French authorities are investigating alleged aggravated human trafficking, and survivors are asking London’s Metropolitan police to comply with its legal duties under Article 4 of the European Convention on Human Rights to recognise victims of trafficking and to investigate effectively.

Harrods confirmed it is supporting the Metropolitan Police in its ongoing investigation. Where it is informed that information shared with it has been shared with the police, Harrods will liaise with the police regarding the handling of this information. Yet at the same time, it may also share evidence with Al Fayed’s estate, which would compromise basic safeguarding and evidential integrity.

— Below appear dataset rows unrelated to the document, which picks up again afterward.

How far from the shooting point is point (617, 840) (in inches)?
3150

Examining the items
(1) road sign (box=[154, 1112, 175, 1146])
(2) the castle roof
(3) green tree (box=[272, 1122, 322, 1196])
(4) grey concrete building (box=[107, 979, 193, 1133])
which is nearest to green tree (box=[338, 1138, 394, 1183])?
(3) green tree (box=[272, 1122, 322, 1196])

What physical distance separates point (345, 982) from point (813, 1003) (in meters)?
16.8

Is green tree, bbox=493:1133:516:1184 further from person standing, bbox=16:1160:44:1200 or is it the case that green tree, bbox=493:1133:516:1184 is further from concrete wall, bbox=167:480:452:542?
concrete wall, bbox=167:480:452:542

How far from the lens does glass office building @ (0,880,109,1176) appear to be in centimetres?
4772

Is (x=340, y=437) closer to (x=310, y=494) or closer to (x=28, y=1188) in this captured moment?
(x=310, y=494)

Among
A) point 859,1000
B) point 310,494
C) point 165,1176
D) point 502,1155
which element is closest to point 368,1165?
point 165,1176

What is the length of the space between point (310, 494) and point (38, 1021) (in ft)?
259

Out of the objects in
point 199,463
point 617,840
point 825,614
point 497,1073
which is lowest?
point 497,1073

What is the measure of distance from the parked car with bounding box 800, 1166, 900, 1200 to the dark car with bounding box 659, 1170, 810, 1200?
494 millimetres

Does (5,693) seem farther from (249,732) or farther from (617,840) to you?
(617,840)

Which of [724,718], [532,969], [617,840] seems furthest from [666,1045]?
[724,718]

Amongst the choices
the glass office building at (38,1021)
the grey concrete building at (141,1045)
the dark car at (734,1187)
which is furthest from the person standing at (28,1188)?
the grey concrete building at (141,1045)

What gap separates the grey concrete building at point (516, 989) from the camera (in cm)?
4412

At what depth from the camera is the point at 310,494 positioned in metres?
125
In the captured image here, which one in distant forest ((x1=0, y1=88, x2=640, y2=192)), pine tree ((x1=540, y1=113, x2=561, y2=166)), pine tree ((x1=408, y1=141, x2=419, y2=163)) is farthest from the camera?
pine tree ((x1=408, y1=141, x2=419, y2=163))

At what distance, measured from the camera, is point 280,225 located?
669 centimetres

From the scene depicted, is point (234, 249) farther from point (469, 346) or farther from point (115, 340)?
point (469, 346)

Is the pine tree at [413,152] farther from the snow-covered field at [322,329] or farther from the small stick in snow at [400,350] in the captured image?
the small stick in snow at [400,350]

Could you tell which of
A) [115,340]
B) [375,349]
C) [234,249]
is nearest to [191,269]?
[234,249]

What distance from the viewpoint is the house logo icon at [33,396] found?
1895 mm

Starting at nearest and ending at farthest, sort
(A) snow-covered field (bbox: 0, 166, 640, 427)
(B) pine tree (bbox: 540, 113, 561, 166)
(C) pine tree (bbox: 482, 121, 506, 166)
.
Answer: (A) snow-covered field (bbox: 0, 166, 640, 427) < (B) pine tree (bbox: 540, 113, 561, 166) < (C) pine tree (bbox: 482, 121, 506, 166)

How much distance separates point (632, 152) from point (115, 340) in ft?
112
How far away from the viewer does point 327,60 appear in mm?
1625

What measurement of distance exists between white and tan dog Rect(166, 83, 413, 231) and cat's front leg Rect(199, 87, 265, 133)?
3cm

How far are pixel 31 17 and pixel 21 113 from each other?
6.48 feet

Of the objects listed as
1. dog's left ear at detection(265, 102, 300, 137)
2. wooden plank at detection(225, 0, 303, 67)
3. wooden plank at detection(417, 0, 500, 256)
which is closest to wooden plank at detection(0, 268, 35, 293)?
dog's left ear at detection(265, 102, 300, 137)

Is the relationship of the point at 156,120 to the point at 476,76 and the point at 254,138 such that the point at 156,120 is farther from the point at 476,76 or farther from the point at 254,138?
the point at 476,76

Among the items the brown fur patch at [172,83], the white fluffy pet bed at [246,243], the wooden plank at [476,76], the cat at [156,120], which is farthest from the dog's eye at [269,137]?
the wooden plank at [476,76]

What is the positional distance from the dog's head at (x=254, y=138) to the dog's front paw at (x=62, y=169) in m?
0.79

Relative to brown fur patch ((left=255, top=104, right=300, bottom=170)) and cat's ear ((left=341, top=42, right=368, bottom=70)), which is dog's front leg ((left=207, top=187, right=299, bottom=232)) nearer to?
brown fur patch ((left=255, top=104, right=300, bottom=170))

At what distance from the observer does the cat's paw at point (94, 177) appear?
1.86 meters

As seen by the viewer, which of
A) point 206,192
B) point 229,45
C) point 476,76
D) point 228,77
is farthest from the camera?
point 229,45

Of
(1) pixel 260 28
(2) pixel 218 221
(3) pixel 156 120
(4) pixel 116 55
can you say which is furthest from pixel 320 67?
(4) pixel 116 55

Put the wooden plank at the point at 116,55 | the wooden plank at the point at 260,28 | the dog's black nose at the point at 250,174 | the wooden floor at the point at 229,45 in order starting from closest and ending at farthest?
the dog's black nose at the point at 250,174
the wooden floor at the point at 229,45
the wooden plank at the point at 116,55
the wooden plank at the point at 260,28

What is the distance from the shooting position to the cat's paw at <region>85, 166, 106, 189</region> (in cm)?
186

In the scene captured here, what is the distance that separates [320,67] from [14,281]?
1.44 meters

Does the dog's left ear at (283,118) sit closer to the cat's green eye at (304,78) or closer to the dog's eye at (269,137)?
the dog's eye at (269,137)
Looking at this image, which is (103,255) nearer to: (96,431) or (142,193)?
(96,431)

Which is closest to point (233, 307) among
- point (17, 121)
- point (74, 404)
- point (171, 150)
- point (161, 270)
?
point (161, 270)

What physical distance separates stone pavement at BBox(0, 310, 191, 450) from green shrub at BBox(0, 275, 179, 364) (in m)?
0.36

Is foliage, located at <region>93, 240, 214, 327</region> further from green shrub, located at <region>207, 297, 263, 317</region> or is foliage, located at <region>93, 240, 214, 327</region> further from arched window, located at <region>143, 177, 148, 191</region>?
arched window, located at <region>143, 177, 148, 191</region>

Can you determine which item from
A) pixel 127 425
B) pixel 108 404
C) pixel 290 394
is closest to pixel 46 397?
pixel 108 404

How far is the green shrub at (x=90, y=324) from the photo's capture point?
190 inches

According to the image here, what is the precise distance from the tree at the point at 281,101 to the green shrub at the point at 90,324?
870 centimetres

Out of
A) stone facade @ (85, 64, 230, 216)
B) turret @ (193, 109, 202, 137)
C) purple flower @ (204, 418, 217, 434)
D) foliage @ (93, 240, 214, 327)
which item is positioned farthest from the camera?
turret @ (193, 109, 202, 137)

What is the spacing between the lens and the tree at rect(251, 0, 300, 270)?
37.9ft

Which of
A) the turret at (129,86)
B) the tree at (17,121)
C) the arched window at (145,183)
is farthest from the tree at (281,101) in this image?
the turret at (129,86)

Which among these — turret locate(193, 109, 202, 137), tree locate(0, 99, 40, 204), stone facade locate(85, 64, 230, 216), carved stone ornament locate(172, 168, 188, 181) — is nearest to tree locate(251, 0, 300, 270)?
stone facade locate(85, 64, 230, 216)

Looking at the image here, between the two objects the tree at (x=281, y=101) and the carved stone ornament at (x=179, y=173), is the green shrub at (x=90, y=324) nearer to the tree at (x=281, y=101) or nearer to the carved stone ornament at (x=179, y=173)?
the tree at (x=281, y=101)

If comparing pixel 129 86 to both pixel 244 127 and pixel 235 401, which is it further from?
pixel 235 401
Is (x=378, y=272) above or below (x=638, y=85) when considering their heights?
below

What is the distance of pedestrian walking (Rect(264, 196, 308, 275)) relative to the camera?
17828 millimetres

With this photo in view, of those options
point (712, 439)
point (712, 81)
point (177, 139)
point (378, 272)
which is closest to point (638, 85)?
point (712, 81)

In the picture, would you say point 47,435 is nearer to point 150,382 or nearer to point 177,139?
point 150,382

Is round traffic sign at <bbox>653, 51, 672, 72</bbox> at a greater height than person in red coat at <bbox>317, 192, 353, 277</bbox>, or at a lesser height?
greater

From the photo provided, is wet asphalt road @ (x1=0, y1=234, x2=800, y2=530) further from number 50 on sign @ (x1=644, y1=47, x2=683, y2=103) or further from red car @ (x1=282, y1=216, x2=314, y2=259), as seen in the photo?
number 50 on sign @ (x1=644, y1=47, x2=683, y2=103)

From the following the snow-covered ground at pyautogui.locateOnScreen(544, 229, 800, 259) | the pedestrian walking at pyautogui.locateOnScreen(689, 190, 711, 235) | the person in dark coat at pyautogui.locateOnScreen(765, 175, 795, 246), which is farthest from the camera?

In sexual violence cases involving multiple victims, police scrutinise whether the victims have spoken to each other, on the basis that uncontrolled information-sharing could affect evidence. So why are survivors with no control, leverage or institutional protection being made to hand their data to powerful, legally resourced actors with a direct interest in the outcome?

A redress process that deters survivors from coming forward, or exposes them to foreseeable harm, is not effective in law. If civil settlement mechanics undermine criminal justice, the state has a duty to intervene.

Family-linked executors must not have any access to survivor evidence. Civil processes must not compromise criminal investigations or risk foreseeable safeguarding failures. These are not radical demands; they are minimum standards.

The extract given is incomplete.